## Task requirements
1. Answer these questions using the budget article, giving each answer on its own line marked (a), (b) or (c).
(a) To what figure has the IMF revised its growth prediction for the country this year?
(b) By how much was revenue collection expected to fall below the 2023 budget estimate?
(c) What share of all noninterest spending will the social wage account for over the next three years?
2. List every factor that the budget article says is expected to constrain long-term growth.
3. Continue the budget article from its final sentence.

## Document excerpt
What to look out for in the budget now the boom is over
Over the past two to three fiscal years SA benefited from a surge in commodity prices as the global economy recovered from the effects of the Covid pandemic. The cycle has turned, and the revenue windfall from commodities is past for the National Treasury, which now faces considerable spending challenges, including the potential of higher-than-expected public service wages and requests for additional funding from financially distressed stateowned enterprises.
Given high unemployment and poverty rates, the social wage will continue to exert upward pressure on the budget and put fiscal reduction efforts at risk. Over the next three years it will account for more than 60% of all noninterest spending. The social wage, with the contingent liabilities to distressed state-owned firms such as Eskom and Transnet, as well as the public wage bill, will continue to pose the most significant threat to fiscal consolidation and debt stabilisation.
The expenditure challenges come against the backdrop of a precarious economic growth outlook. Long-term growth is expected to be constrained by factors such as power outages, inefficiencies in ports, failing rail and road infrastructure, high interest rates, growing borrowing costs and heightened geopolitical tensions.
The IMF has revised its prediction of 1.8% growth for the country this year to 1%, underperforming emergingmarket peers (4.1%) and other Sub-Saharan economies (3.8%).
It is under these conditions that finance minister Enoch Godongwana will deliver his third budget speech this week. When he delivered the medium-term budget policy statement in October, the expectation was that revenue collection would be R56.8bn below the 2023 budget estimate because of falling commodity prices, an increase in VAT refunds, a lacklustre domestic economic outlook and negative shifts in the global economy. The budget deficit is predicted to increase to 4.9% in the 2023/24 budget.
To fund and shrink a budget deficit, government can do the following: raise taxes, cut expenditure or borrow more. We expect no change to personal and business tax rates but an increase in sin taxes (alcohol, tobacco and sugar levies) and a slight increase in fuel and Road Accident Fund levies, given that these have not been adjusted in a while and the minister hinted at certain tax adjustments in October 2023. Should this materialise, it may hurt the pace and path of inflation deceleration and put a damper on deep interest rate cuts, expected to commence in the second half of the year.

## Listed entries

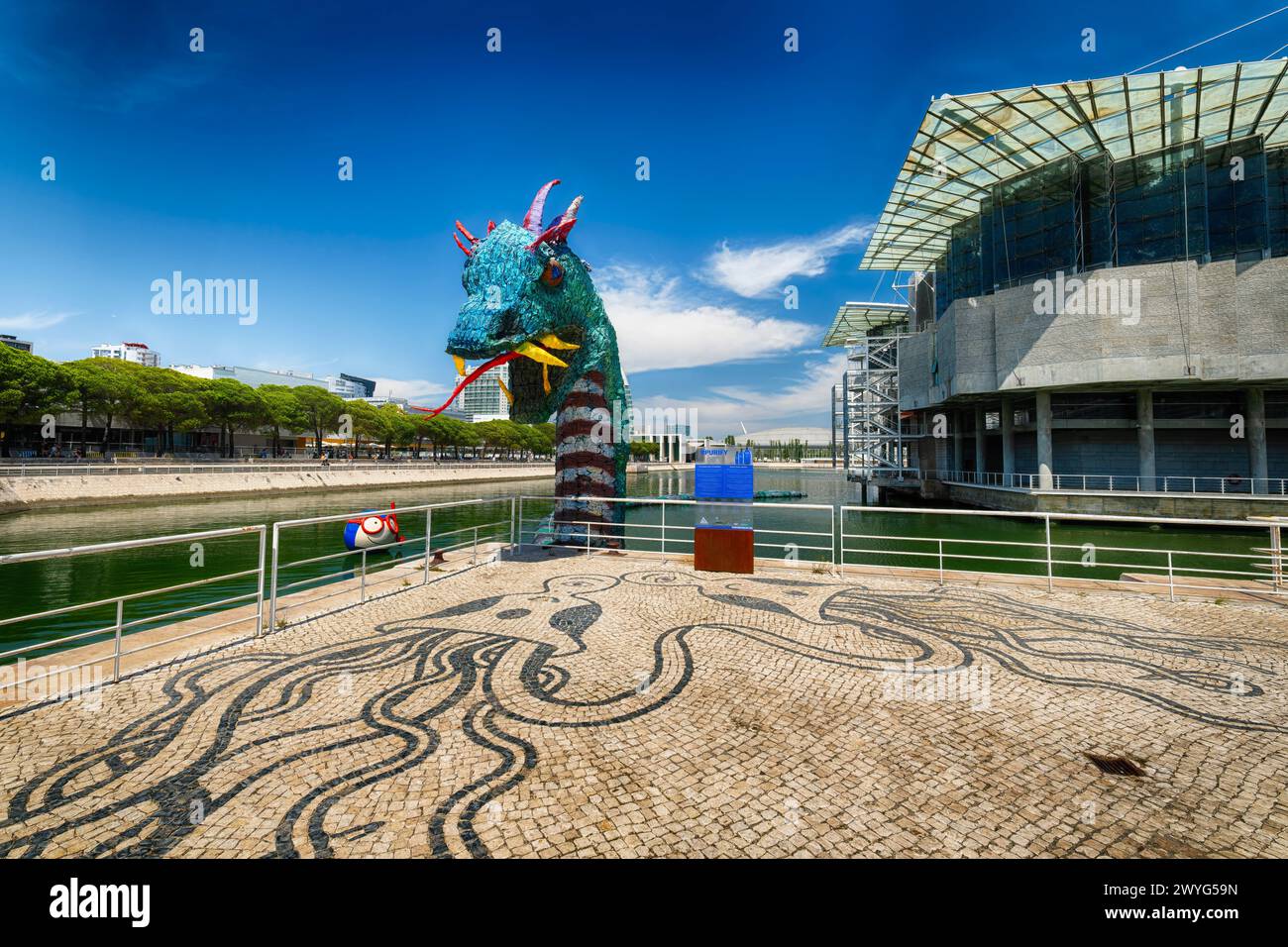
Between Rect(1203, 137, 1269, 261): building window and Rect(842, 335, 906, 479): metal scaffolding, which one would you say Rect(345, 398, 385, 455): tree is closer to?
Rect(842, 335, 906, 479): metal scaffolding

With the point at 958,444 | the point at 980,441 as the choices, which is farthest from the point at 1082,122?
the point at 958,444

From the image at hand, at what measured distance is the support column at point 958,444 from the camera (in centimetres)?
3881

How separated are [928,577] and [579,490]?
7726 mm

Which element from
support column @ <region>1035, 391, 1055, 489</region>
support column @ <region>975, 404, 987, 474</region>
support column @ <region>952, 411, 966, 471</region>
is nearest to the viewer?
support column @ <region>1035, 391, 1055, 489</region>

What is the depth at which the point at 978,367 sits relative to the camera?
98.7ft

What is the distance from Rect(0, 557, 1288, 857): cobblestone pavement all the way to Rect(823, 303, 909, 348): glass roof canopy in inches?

## Responses
1.
(a) 1%
(b) R56.8bn
(c) More than 60%

2.
Power outages
Inefficiencies in ports
Failing rail and road infrastructure
High interest rates
Growing borrowing costs
Heightened geopolitical tensions

3.
With extremely limited fiscal margin to manoeuvre, a widening budget deficit and little room to hike taxes to a significant degree, government will need to cut spending and borrow from capital markets to bridge the gap. Debt has a cost, and government spending on debt servicing costs is soaring, crowding out spending on its priority programmes. In the medium-term budget, debt service costs as a percentage of main revenue were predicted to rise from 18.2% in 2022/23 to 22.1% in 2026/27. This implies that for every 100c of revenue generated 18c go towards debt repayment, which is likely to increase to 22c in the coming years.
Given the above fiscal prognosis, debt will spiral out of control if it is not addressed. To avoid this catastrophe the economy will need to grow faster than now predicted or government spending will have to be reduced.
GOVERNMENT CAN DO THE FOLLOWING: RAISE TAXES, CUT EXPENDITURE OR BORROW MORE
In the interim, government has few options but to borrow from capital markets. We thus anticipate an increase in government borrowing, and an increase in alternative types of borrowing, such as the issuance of sukuk bonds instead of nominal government bonds. We also expect government to widen its scope for concessional borrowing — borrowing at interest rates that are lower than market rates.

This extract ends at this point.